Dataset items

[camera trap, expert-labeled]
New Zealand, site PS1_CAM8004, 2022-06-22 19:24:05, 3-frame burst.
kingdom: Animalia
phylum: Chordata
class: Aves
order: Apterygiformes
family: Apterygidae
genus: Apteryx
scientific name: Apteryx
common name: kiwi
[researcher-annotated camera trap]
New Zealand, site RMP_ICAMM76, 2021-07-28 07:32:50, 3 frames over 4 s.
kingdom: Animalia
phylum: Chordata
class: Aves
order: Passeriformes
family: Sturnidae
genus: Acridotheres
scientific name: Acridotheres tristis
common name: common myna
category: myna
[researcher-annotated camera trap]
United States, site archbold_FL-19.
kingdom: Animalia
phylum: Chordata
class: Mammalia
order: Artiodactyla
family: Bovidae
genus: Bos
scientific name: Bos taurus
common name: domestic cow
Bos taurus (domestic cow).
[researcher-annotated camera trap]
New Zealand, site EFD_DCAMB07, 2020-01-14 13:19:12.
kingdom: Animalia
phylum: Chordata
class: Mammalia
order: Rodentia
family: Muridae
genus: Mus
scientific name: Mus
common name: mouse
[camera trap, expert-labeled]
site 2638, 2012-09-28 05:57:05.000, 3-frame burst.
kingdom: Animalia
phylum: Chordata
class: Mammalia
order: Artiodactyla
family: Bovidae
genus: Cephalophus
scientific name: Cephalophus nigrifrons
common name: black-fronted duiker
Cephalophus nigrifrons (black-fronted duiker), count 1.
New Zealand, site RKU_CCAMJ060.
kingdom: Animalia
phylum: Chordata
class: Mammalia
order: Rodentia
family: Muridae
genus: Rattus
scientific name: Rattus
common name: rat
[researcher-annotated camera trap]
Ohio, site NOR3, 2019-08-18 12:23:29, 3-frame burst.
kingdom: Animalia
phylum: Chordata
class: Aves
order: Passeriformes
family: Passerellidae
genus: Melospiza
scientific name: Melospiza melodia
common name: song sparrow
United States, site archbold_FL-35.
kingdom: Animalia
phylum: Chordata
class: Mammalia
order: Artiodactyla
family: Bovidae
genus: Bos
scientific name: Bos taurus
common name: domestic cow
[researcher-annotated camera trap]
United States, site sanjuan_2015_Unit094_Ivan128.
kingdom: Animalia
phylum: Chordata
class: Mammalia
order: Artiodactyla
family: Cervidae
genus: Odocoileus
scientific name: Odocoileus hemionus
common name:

Problem description -
All of the data above should be reproduced exactly, with nothing missing.

Written reply -
[camera trap, expert-labeled]
New Zealand, site PS1_CAM8004, 2022-06-22 19:24:05, 3-frame burst.
kingdom: Animalia
phylum: Chordata
class: Aves
order: Apterygiformes
family: Apterygidae
genus: Apteryx
scientific name: Apteryx
common name: kiwi
[researcher-annotated camera trap]
New Zealand, site RMP_ICAMM76, 2021-07-28 07:32:50, 3 frames over 4 s.
kingdom: Animalia
phylum: Chordata
class: Aves
order: Passeriformes
family: Sturnidae
genus: Acridotheres
scientific name: Acridotheres tristis
common name: common myna
category: myna
[researcher-annotated camera trap]
United States, site archbold_FL-19.
kingdom: Animalia
phylum: Chordata
class: Mammalia
order: Artiodactyla
family: Bovidae
genus: Bos
scientific name: Bos taurus
common name: domestic cow
Bos taurus (domestic cow).
[researcher-annotated camera trap]
New Zealand, site EFD_DCAMB07, 2020-01-14 13:19:12.
kingdom: Animalia
phylum: Chordata
class: Mammalia
order: Rodentia
family: Muridae
genus: Mus
scientific name: Mus
common name: mouse
[camera trap, expert-labeled]
site 2638, 2012-09-28 05:57:05.000, 3-frame burst.
kingdom: Animalia
phylum: Chordata
class: Mammalia
order: Artiodactyla
family: Bovidae
genus: Cephalophus
scientific name: Cephalophus nigrifrons
common name: black-fronted duiker
Cephalophus nigrifrons (black-fronted duiker), count 1.
New Zealand, site RKU_CCAMJ060.
kingdom: Animalia
phylum: Chordata
class: Mammalia
order: Rodentia
family: Muridae
genus: Rattus
scientific name: Rattus
common name: rat
[researcher-annotated camera trap]
Ohio, site NOR3, 2019-08-18 12:23:29, 3-frame burst.
kingdom: Animalia
phylum: Chordata
class: Aves
order: Passeriformes
family: Passerellidae
genus: Melospiza
scientific name: Melospiza melodia
common name: song sparrow
United States, site archbold_FL-35.
kingdom: Animalia
phylum: Chordata
class: Mammalia
order: Artiodactyla
family: Bovidae
genus: Bos
scientific name: Bos taurus
common name: domestic cow
[researcher-annotated camera trap]
United States, site sanjuan_2015_Unit094_Ivan128.
kingdom: Animalia
phylum: Chordata
class: Mammalia
order: Artiodactyla
family: Cervidae
genus: Odocoileus
scientific name: Odocoileus hemionus
common name:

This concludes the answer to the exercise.